Potential for Abuse of the Safeguarding Process

Ironically, a form intended to prevent abuse may itself be vulnerable to being used abusively. Disputes over finances, inheritance, family dynamics, or care decisions may prompt individuals to use the form as a weapon—especially when there is no immediate scrutiny of their motives or evidence.

This creates a paradoxical situation:

  • The vulnerable party may become more vulnerable: Disruption caused by false allegations can destabilize care arrangements or damage trust between the donor and attorney.
  • The accused may suffer irreversible harm: Reputational damage and emotional distress can occur even if the allegations are ultimately dismissed.

While the safeguarding of donors under LPAs and EPAs is undeniably important, Form OPG130 in its current form presents serious concerns about fairness and justice.

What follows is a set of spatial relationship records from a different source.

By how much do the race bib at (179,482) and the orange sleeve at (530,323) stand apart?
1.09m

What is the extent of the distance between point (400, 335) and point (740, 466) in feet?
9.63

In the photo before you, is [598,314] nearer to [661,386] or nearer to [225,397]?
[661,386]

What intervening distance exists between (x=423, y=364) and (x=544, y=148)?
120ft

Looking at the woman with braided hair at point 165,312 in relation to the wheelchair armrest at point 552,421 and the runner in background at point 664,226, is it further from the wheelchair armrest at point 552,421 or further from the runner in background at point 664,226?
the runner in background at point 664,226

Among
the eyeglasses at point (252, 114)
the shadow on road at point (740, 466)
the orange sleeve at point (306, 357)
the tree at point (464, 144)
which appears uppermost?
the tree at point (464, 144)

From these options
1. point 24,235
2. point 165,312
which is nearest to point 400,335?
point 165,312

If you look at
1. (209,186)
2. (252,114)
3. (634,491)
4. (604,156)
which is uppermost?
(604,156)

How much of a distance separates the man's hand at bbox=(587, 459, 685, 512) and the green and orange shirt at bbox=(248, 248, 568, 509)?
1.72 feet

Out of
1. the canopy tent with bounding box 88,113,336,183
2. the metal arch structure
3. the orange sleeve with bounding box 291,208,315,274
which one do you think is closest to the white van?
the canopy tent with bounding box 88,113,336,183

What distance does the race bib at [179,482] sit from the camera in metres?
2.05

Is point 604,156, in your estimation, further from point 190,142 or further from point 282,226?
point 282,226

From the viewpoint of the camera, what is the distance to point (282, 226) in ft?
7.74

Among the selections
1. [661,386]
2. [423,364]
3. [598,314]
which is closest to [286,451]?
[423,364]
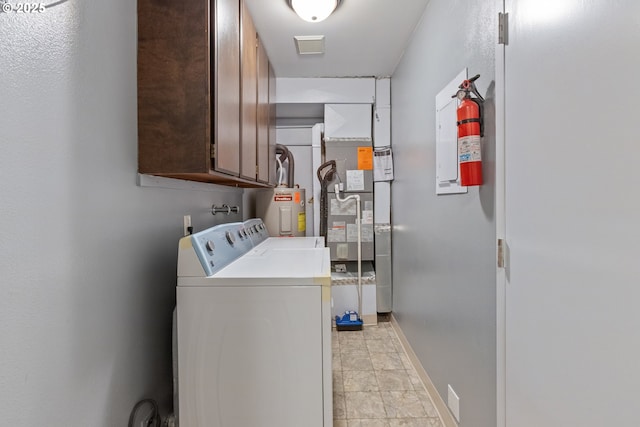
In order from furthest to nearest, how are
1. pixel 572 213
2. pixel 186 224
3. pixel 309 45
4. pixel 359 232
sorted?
pixel 359 232, pixel 309 45, pixel 186 224, pixel 572 213

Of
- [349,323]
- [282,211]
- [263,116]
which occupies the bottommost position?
[349,323]

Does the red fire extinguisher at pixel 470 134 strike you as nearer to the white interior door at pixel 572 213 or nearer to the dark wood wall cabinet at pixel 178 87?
the white interior door at pixel 572 213

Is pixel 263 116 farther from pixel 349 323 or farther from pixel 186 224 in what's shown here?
pixel 349 323

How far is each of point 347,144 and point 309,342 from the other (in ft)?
8.02

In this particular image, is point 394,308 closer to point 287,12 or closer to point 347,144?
point 347,144

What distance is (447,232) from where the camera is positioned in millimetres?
1827

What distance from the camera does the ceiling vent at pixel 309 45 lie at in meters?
2.53

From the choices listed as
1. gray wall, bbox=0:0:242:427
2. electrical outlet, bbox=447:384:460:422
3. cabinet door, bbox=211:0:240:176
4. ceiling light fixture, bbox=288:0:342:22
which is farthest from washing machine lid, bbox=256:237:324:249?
ceiling light fixture, bbox=288:0:342:22

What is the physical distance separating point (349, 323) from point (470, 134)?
2257 mm

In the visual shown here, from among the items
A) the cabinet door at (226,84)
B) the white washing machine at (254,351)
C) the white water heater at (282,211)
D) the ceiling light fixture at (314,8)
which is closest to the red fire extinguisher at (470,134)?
the white washing machine at (254,351)

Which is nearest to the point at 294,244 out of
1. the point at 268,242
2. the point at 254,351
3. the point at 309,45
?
the point at 268,242

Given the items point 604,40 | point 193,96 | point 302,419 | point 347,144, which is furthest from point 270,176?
point 604,40

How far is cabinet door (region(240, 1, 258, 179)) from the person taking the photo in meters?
1.78

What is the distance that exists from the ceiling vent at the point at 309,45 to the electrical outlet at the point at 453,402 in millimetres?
2427
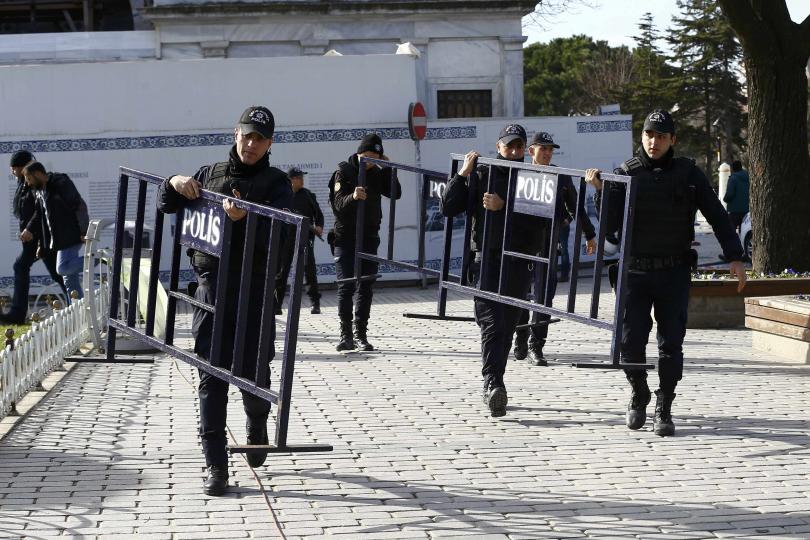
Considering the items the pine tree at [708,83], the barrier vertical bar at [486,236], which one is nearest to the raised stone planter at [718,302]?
the barrier vertical bar at [486,236]

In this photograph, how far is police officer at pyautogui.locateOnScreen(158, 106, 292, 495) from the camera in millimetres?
6762

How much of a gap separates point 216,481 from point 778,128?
9.08 m

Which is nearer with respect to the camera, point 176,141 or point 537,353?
point 537,353

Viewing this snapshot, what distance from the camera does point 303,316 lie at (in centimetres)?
1574

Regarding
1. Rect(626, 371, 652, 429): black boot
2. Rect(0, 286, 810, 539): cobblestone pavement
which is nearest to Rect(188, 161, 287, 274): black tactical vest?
Rect(0, 286, 810, 539): cobblestone pavement

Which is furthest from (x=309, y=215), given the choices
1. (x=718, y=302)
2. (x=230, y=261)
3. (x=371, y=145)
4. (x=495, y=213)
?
(x=230, y=261)

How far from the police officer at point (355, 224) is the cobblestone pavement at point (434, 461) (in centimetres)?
122

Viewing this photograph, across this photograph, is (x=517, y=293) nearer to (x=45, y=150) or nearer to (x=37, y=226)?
(x=37, y=226)

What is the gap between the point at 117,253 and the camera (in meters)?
7.94

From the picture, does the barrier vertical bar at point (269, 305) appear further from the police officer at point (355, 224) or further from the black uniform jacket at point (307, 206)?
the black uniform jacket at point (307, 206)

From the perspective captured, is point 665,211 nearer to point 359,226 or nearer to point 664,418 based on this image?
point 664,418

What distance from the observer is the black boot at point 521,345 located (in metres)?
11.5

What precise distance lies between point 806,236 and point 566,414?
618 cm

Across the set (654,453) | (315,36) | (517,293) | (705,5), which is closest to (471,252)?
(517,293)
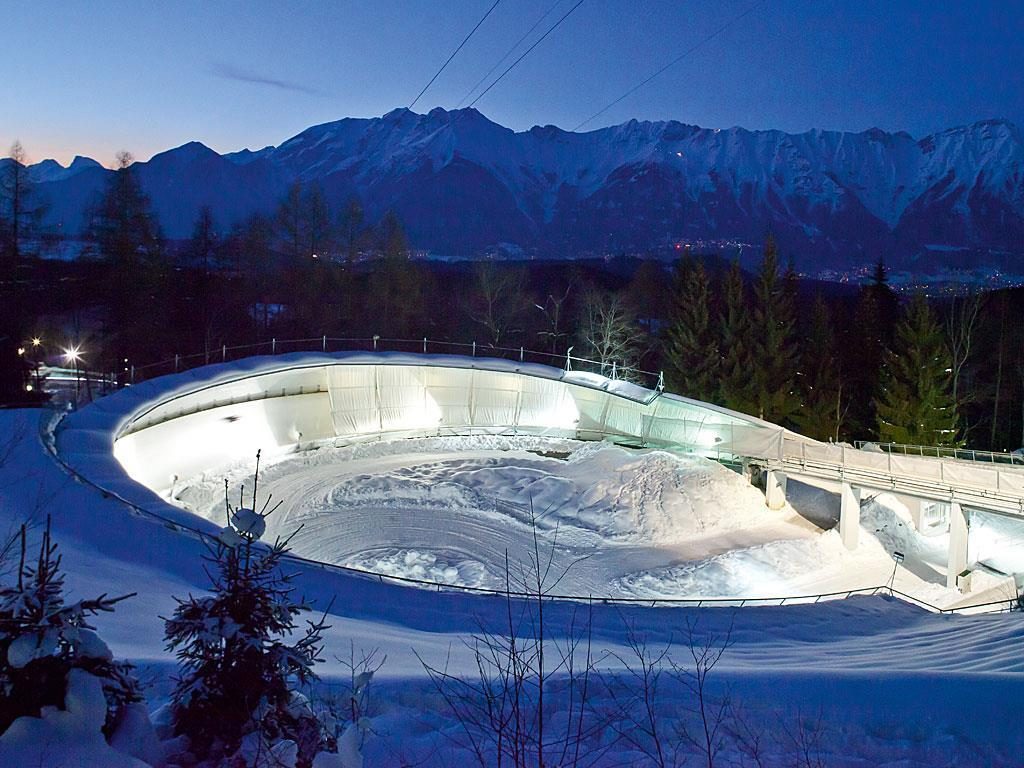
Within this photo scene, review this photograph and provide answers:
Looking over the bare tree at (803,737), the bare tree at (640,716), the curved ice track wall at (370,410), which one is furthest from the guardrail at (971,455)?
the bare tree at (640,716)

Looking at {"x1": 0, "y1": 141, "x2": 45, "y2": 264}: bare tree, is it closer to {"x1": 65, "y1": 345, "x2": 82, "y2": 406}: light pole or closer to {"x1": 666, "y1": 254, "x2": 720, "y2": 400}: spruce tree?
{"x1": 65, "y1": 345, "x2": 82, "y2": 406}: light pole

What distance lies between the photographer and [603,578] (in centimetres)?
1627

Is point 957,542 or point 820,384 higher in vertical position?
point 820,384

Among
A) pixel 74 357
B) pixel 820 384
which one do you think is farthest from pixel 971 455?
pixel 74 357

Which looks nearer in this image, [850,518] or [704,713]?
[704,713]

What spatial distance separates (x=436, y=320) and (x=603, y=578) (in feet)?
97.5

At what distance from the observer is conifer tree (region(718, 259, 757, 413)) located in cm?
3166

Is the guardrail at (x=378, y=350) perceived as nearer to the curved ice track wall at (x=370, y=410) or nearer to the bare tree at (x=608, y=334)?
the bare tree at (x=608, y=334)

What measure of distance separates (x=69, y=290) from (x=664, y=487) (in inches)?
1224

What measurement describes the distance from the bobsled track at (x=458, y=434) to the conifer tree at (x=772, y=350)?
3.98 metres

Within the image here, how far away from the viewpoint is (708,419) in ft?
77.9

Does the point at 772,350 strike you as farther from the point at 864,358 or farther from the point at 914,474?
the point at 914,474

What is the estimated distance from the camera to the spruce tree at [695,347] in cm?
3309

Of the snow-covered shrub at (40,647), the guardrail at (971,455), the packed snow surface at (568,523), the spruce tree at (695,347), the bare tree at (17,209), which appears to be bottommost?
the packed snow surface at (568,523)
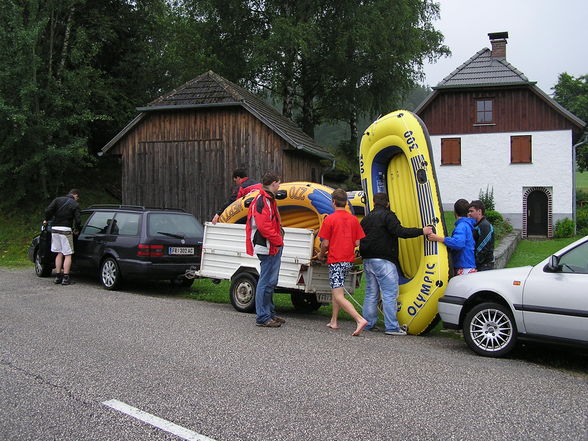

The use of pre-determined categories of abuse and the ease with which an individual can be labelled a perpetrator without evidence or recourse undermines the principles of due process and opens the door to misuse.

To align better with principles of justice and the rights of all parties involved, the OPG should consider reforms such as:

  • Introducing a requirement for supporting evidence
  • Ensuring allegations are screened for credibility before action
  • Providing an immediate and equal opportunity for the accused to respond
  • Including clear warnings about the consequences of false reporting

Safeguarding systems must protect the vulnerable, but they must also guard against the abuse of the process itself. Without a balance, the very tools designed to uphold justice may become instruments of injustice.